We love this tuna wrap recipe for any convenient lunch option in the workweek. It’s straightforward to fit into a rut when using the foods you pack for lunch, however, this spicy tuna wrap certainly will “spice” up your week while keeping your diet plan interesting.

margin: 10px 25px 10px 0px;

margin: 10px 25px 10px 0px;

Not just that, even so tuna wrap is incredibly simple to make. You simply need a several ingredients to create this recipe, as well as wrap is often prepared in just 5 minutes.

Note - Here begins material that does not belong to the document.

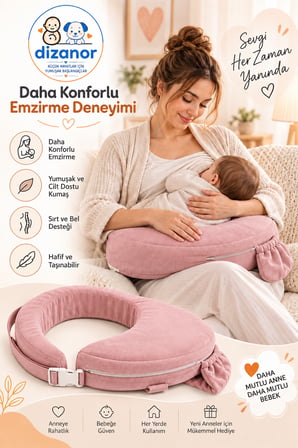 Dizanor Ayarlanabilir Kemerli Çok Amaçlı Emzirme Minderi Fermuarlı Yıkanabilir Kılıf 56x50x11 cm
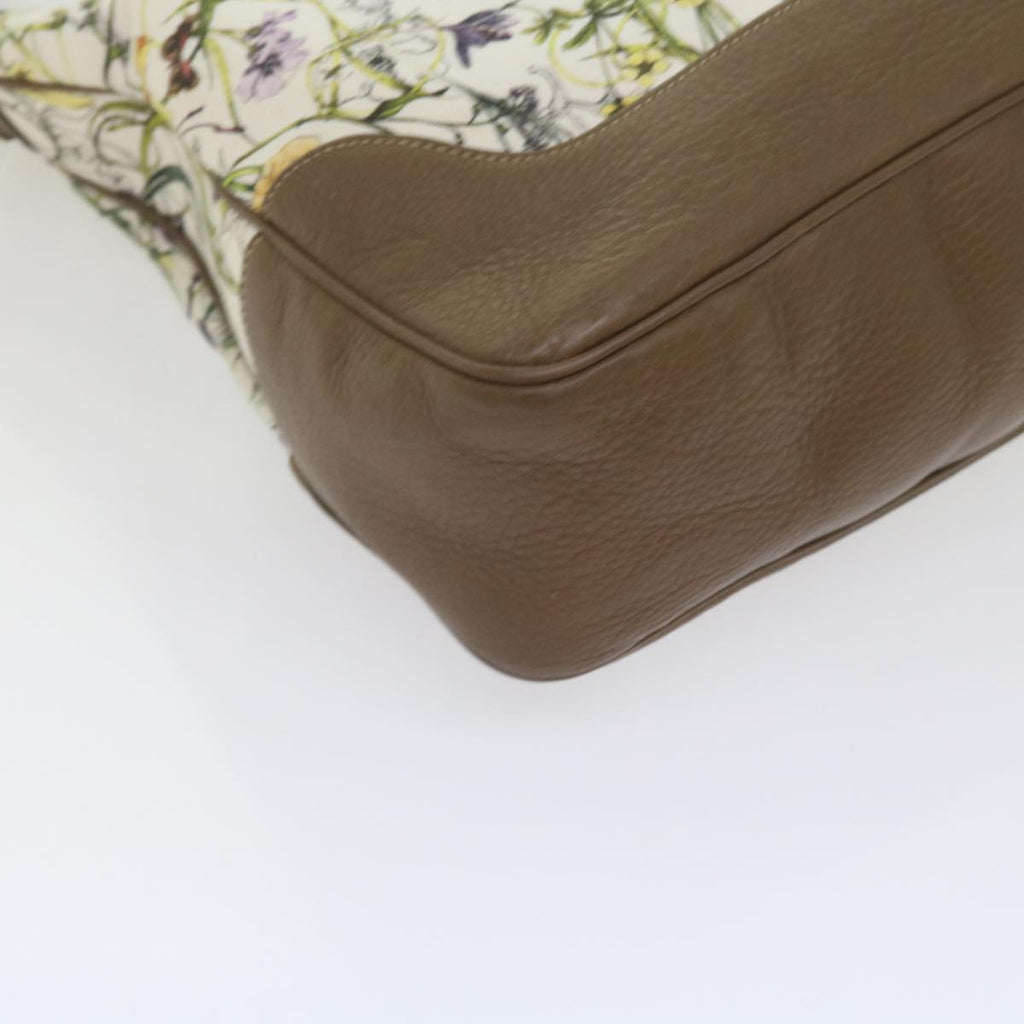 GUCCI Bamboo Flora Shoulder Bag Canvas 2way White Brown 282315 ki3900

This spicy tuna wrap is macro-friendly, simply because it has a decent quantity of healthy protein while using tuna, some carbs on the whole grain wrap, including a little fat with the avocado. Unlike traditional tuna wraps, which can be set with sodium and mayonnaise, this healthy tuna wrap is lean and flavorful with lots of great spice.

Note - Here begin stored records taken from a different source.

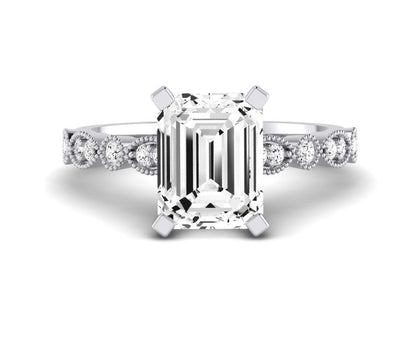 Marigold Emerald Moissanite Engagement Ring whitegold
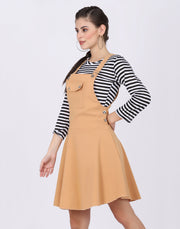 Beige Dungaree Skirt with Striped Top-2026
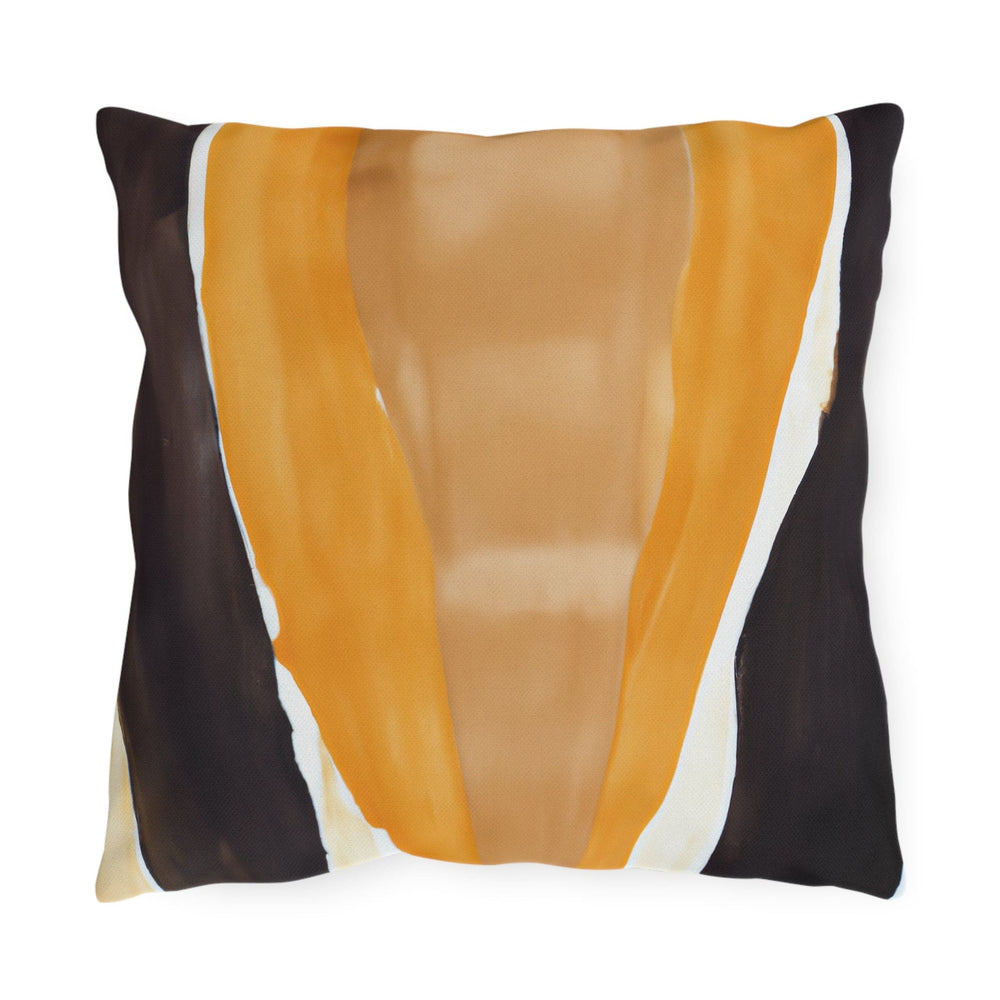 Decorative Indoor/outdoor Pillow Golden Yellow Brown Abstract Pattern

margin: 10px 25px 10px 0px;

margin: 10px 25px 10px 0px;

If you ought to meal prep this tuna wrap before hand, only make the tuna mixture upfront whilst keeping covered while in the fridge. Your day you’re able to love it, assemble the tuna filling into the wheat bread and add the lettuce and carrots.


Cook time: 0 minutes

Prep time: 5 minutes

Idle time:



Unit: MetricUS Imperial


  • 2 cans white albacore tuna drained (10 oz total)
  • 1 avocado peeled and pit removed
  • 2 tbsp sriracha
  • 1 tbsp Dijon mustard
  • 2.5 tbsp celery chopped
  • 2 tbsp red onion chopped
  • 2 green onions chopped
  • 1 tbsp fresh cilantro chopped
  • Salt and pepper to taste
  • 2 cups leafy green lettuce
  • 1 cup matchstick carrots
  • 4 whole wheat tortillas 10 inches each


  1. To a medium bowl, add the tuna and avocado. Work with a fork to mash both together until well-combined and harmonious. Add some sriracha, mustard, celery, red onion, green onions, cilantro, salt, and pepper. Stir together until well-blended.
  2. Top each tortilla with 1/2 a cup of greens, 1/4 cup on the matchstick carrots, as well as some of the tuna mixture. Roll the tortilla up then slice by 50 percent before serving.

Additional information

Recipe adapted from eatyourselfskinny.com

margin: 10px 25px 10px 0px;

margin: 10px 25px 10px 0px;

Leave A Reply

Your email address will not be published.